• [WHAT THE TASK REQUIRES]
In the records that come next, find every line with "California". Return those lines.

(Stored items)
__________________________________________________
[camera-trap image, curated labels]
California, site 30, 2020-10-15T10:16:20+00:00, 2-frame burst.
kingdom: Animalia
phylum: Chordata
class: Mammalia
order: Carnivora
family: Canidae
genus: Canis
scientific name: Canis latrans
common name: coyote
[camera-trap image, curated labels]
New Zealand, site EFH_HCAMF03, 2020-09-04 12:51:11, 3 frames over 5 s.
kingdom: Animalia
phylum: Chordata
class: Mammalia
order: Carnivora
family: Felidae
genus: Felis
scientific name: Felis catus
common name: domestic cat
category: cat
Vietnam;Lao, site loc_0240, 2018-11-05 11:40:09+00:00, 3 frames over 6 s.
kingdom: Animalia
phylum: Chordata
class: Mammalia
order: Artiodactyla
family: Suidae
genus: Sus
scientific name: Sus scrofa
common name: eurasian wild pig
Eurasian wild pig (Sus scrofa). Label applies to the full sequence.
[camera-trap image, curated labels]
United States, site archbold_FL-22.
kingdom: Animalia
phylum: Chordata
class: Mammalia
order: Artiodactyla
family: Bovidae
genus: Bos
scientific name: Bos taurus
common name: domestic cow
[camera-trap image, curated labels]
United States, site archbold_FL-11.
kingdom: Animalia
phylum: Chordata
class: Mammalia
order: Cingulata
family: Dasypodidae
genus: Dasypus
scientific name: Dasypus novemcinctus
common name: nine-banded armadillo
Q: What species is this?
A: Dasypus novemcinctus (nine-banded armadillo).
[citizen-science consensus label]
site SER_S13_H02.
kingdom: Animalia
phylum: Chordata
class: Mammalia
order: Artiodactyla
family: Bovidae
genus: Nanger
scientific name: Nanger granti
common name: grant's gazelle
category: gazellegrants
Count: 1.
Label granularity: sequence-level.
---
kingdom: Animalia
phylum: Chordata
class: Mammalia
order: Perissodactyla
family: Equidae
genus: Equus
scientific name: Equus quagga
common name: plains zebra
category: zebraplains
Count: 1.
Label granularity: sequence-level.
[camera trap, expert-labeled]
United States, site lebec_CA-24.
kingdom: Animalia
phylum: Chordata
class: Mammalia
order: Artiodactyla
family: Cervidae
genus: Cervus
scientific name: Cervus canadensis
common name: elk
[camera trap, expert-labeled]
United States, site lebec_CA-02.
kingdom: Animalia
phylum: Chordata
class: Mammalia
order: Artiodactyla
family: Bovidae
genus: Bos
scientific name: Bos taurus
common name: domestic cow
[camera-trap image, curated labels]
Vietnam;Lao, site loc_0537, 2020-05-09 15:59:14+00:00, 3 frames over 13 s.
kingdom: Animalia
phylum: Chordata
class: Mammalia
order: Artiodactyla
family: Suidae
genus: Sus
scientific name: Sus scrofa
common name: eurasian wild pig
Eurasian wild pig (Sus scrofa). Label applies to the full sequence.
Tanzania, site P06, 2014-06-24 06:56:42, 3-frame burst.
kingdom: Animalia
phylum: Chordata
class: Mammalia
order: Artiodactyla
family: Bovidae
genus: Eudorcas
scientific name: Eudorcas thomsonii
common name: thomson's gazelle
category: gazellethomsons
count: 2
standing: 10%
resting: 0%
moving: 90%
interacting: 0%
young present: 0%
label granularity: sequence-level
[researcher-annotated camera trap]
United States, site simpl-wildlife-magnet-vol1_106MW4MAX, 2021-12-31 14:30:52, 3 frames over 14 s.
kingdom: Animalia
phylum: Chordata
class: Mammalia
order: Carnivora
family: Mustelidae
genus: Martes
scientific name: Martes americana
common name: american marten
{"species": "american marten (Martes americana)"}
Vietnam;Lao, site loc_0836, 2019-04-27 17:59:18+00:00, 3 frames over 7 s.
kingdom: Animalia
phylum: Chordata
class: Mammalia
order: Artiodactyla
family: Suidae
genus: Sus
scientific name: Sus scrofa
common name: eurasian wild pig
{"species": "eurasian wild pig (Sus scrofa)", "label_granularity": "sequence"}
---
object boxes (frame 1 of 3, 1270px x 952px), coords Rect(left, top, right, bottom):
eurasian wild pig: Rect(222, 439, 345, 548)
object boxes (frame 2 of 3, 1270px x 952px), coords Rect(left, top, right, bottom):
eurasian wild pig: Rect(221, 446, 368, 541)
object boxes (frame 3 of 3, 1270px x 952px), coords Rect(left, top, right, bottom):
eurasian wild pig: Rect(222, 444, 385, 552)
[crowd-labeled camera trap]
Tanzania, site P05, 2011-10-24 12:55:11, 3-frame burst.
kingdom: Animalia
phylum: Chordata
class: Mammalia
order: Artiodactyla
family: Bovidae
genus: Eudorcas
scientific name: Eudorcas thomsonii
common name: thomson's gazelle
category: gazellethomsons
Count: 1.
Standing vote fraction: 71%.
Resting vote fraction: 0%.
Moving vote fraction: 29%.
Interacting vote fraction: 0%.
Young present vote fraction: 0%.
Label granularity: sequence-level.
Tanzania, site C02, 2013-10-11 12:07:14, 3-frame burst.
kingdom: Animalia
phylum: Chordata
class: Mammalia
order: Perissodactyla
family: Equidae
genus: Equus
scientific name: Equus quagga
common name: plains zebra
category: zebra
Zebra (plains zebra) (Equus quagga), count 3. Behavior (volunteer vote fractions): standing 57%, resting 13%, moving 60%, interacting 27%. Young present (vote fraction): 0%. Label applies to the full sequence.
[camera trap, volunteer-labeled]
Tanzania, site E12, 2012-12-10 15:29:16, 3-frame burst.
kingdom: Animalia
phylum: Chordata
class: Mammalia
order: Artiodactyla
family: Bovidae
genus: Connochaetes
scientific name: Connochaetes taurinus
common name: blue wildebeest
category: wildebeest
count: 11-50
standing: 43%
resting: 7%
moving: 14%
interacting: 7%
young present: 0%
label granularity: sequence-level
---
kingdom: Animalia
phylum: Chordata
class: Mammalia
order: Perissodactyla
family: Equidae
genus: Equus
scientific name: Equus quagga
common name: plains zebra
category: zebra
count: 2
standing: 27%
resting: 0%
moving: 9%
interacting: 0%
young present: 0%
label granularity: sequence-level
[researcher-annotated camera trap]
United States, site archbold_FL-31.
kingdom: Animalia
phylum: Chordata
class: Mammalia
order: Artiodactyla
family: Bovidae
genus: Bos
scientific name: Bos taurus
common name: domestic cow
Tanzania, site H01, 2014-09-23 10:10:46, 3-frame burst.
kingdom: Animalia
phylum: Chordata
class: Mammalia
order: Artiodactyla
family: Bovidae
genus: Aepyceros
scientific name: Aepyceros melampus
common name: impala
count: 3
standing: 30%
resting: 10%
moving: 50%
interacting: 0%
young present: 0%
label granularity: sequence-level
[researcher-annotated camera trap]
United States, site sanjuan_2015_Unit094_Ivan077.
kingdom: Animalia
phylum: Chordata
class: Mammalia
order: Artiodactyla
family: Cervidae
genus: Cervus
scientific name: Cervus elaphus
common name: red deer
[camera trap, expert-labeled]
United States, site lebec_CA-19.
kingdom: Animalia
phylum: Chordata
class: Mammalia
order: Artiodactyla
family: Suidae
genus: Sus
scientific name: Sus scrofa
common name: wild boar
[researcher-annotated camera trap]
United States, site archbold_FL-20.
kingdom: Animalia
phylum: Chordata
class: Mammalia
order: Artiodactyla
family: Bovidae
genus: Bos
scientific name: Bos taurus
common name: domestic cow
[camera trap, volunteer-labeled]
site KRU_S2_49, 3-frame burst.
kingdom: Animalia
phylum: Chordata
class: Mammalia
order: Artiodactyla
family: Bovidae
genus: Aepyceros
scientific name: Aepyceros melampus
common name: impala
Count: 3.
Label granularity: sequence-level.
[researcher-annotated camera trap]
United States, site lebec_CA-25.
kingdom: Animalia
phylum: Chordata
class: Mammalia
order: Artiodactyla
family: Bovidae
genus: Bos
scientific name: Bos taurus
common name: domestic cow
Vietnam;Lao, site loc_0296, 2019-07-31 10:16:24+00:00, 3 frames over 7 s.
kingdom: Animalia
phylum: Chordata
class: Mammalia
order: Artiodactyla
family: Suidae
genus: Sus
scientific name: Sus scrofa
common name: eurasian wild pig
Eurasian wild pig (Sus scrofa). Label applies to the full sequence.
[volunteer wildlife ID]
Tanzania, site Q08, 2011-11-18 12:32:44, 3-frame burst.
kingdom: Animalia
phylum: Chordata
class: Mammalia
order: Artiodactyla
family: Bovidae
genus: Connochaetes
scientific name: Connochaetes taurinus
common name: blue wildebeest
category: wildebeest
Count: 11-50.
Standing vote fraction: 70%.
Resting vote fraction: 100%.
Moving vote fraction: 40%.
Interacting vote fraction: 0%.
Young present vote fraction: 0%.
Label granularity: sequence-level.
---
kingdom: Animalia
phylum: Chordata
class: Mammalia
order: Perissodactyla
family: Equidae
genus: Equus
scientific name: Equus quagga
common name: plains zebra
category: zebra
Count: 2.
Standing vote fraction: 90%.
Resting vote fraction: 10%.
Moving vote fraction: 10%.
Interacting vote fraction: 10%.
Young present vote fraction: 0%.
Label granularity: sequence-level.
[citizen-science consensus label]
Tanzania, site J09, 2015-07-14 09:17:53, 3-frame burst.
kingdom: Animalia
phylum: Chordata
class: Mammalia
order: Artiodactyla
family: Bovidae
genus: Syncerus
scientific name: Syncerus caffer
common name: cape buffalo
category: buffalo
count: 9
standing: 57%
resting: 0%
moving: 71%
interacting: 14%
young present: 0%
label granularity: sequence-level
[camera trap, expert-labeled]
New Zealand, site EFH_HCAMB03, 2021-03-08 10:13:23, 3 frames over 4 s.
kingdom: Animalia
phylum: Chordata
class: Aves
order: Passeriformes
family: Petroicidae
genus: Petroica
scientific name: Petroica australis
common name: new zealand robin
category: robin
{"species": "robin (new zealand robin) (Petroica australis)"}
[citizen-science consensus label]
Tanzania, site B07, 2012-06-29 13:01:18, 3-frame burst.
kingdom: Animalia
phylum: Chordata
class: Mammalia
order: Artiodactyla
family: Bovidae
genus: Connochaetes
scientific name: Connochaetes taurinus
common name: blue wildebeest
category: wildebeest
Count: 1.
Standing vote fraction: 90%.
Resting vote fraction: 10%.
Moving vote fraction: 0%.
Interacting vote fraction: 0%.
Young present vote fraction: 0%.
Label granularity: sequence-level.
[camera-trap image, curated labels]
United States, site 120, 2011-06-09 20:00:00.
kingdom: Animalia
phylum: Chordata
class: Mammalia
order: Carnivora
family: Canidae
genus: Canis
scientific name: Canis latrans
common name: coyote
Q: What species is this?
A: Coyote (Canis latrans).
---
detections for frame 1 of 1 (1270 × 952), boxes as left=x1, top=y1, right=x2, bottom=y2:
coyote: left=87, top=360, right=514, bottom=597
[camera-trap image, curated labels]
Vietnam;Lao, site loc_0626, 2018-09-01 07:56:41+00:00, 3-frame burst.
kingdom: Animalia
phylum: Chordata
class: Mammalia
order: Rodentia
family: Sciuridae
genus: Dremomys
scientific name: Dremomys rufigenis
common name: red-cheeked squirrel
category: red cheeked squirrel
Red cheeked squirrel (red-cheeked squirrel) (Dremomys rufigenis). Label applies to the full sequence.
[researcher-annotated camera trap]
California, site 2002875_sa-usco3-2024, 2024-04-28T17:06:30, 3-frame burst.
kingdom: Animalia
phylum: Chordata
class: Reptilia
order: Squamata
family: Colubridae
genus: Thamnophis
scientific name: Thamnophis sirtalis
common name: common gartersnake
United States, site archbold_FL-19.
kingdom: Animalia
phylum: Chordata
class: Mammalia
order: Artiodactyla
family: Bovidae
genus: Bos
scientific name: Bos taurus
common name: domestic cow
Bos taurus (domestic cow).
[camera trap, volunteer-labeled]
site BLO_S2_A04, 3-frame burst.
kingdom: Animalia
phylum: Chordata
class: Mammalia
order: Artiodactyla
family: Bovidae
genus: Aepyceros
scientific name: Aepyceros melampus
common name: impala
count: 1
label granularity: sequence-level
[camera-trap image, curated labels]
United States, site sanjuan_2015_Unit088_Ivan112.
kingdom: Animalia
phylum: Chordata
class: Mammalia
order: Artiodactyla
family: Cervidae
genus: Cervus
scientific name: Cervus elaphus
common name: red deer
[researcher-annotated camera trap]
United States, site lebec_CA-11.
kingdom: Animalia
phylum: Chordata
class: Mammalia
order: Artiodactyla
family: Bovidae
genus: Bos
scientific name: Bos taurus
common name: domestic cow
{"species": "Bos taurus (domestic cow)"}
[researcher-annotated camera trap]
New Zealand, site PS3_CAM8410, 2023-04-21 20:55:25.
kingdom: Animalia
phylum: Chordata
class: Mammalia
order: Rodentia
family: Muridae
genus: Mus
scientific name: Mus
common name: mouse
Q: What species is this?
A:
__________________________________________________
• [EXERCISE RESULT]
California, site 30, 2020-10-15T10:16:20+00:00, 2-frame burst.
California, site 2002875_sa-usco3-2024, 2024-04-28T17:06:30, 3-frame burst.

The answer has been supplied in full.